Shipping an LLM use case to production is now easy: an endpoint, an API key, and an application integration. Operating it is not. When quality drops, costs spike, or a leakage risk appears, you need reliable signals.

LLM observability is the discipline that makes those signals visible and actionable—just like logs, metrics, and traces for a “classic” service.

Why “classic” logs are not enough

LLMs introduce failure modes that are hard to diagnose with traditional observability:

  • Non-deterministic behavior (different answers for the same prompt).
  • Perceived quality (relevance, hallucinations) instead of a simple HTTP status.
  • Variable costs (tokens, models, context windows).
  • Security risks (prompt injection, exfiltration, sensitive data exposure).
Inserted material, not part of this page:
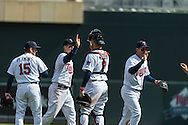 Joe Mauer #7 of the Minnesota Twins celebrates with teammates after the Twins defeated the Miami Marlins in Game 1 of a split doubleheader on April 23, 2013 at Target Field in Minneapolis, Minnesota.  The Twins defeated the Marlins 4 to 3.  Photo: Ben Krause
Without dedicated instrumentation, incidents often look like: “it responds, but it’s bad.”

The key signals to instrument

A solid baseline covers four families of signals.

1) Performance and reliability

  • End-to-end latency (including retrieval, tool calls, post-processing).
  • Error rate by type (timeouts, rate limits, model unavailability).
  • Dependency health (vector DB, tools, internal APIs).

2) Cost and capacity

  • Input/output tokens, context size, cache hit rate.
  • Cost per request, per feature, per tenant.
  • Split by model (to enable cost/quality routing).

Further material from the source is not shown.